Data provided
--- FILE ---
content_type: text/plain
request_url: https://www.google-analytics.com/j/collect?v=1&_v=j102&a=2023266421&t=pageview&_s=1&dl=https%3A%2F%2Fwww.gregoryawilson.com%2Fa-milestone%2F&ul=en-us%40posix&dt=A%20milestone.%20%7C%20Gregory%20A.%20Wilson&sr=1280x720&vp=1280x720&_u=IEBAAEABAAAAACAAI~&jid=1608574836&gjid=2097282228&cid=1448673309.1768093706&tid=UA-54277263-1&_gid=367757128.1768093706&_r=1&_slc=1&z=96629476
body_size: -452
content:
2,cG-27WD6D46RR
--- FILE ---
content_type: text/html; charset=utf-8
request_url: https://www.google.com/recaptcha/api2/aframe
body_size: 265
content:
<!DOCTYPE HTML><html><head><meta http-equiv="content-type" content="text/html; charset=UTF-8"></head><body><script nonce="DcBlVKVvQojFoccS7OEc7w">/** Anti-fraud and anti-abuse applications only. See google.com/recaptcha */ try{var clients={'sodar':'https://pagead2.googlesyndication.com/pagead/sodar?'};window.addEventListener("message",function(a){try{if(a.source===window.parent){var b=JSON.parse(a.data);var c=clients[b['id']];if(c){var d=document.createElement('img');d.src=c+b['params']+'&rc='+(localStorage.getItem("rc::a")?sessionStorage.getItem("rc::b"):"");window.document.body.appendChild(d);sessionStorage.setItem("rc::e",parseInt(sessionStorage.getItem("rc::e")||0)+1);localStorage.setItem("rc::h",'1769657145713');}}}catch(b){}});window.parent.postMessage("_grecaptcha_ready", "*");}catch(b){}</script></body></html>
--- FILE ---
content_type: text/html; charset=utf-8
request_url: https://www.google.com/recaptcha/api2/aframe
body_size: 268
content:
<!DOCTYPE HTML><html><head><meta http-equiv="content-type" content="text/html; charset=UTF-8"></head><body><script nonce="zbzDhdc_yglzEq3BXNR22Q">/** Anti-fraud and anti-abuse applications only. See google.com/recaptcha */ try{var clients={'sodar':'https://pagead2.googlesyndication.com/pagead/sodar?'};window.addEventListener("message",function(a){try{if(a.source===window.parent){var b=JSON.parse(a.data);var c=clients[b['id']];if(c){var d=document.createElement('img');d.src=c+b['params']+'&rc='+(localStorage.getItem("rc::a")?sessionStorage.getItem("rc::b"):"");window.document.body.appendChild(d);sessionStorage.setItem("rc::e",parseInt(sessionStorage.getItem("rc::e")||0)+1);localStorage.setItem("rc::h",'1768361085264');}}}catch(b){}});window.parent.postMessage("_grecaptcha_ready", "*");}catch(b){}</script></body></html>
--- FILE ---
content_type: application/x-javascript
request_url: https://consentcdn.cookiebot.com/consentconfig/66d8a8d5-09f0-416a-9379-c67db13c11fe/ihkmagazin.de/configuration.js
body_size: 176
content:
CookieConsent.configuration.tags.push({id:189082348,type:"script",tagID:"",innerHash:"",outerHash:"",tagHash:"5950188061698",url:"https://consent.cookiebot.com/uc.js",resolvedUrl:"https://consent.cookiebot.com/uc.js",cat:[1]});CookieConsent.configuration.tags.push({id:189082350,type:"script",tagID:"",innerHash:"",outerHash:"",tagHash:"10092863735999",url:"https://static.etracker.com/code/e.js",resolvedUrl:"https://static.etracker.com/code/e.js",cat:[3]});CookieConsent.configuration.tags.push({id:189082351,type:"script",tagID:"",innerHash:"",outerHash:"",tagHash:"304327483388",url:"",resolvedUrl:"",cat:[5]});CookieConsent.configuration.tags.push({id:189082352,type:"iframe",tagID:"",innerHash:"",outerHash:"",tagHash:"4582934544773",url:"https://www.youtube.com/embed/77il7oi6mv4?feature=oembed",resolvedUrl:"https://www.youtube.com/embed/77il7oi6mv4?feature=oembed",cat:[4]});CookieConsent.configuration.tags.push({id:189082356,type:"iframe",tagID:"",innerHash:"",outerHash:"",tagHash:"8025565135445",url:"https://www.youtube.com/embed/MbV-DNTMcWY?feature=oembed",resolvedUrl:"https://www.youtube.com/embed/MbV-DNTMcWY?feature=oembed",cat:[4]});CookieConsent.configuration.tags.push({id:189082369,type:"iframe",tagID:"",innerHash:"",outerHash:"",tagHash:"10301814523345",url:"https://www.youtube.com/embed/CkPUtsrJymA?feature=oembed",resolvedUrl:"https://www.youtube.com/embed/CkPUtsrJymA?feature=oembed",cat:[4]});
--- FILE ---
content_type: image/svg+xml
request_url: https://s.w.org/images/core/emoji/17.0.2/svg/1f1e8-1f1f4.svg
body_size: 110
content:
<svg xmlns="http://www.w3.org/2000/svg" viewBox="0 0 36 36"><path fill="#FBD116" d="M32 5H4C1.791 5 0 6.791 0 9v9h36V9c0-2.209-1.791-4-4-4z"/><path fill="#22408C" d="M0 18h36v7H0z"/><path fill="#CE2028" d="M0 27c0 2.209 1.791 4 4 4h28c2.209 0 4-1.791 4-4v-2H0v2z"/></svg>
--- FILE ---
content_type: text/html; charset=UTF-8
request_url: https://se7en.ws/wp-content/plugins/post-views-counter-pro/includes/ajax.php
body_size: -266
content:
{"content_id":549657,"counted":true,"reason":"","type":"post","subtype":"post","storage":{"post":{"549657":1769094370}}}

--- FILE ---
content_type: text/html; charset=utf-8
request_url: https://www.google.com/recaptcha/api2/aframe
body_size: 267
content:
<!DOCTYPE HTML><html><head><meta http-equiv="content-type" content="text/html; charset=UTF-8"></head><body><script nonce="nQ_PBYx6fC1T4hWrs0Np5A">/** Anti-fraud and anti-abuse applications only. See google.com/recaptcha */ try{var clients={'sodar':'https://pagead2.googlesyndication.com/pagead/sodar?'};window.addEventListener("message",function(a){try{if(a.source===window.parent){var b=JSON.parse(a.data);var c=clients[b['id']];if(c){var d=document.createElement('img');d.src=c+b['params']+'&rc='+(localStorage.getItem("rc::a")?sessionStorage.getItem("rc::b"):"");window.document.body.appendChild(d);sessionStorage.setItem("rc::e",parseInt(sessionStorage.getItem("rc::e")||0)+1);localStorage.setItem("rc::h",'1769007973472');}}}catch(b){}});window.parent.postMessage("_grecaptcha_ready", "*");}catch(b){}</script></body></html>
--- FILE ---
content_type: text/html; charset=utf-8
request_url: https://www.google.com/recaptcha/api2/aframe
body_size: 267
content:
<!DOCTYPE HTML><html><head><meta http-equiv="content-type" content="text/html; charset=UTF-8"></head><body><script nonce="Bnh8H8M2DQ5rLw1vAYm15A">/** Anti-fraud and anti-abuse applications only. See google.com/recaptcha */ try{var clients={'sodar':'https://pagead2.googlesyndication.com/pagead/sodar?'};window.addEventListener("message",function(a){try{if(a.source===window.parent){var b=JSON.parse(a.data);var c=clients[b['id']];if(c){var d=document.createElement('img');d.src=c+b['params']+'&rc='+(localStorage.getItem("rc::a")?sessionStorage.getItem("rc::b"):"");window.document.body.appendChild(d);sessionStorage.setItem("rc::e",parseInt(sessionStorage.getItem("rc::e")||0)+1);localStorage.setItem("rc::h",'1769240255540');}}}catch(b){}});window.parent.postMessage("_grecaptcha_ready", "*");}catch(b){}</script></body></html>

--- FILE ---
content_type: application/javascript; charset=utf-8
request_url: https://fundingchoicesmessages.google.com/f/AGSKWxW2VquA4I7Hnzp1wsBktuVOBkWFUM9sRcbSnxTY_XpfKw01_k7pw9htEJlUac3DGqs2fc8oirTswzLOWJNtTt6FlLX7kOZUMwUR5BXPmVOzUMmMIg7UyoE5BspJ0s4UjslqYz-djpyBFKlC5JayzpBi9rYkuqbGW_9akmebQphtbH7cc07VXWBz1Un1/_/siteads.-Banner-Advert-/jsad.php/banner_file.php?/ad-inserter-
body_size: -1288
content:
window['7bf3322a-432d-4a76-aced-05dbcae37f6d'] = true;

Requirement
Output the line containing "content_type: application/javascript; charset=utf-8" and every line after it through the final line of the records above, exactly as written and nothing else.

Answer box
content_type: application/javascript; charset=utf-8
request_url: https://fundingchoicesmessages.google.com/f/AGSKWxW2VquA4I7Hnzp1wsBktuVOBkWFUM9sRcbSnxTY_XpfKw01_k7pw9htEJlUac3DGqs2fc8oirTswzLOWJNtTt6FlLX7kOZUMwUR5BXPmVOzUMmMIg7UyoE5BspJ0s4UjslqYz-djpyBFKlC5JayzpBi9rYkuqbGW_9akmebQphtbH7cc07VXWBz1Un1/_/siteads.-Banner-Advert-/jsad.php/banner_file.php?/ad-inserter-
body_size: -1288
content:
window['7bf3322a-432d-4a76-aced-05dbcae37f6d'] = true;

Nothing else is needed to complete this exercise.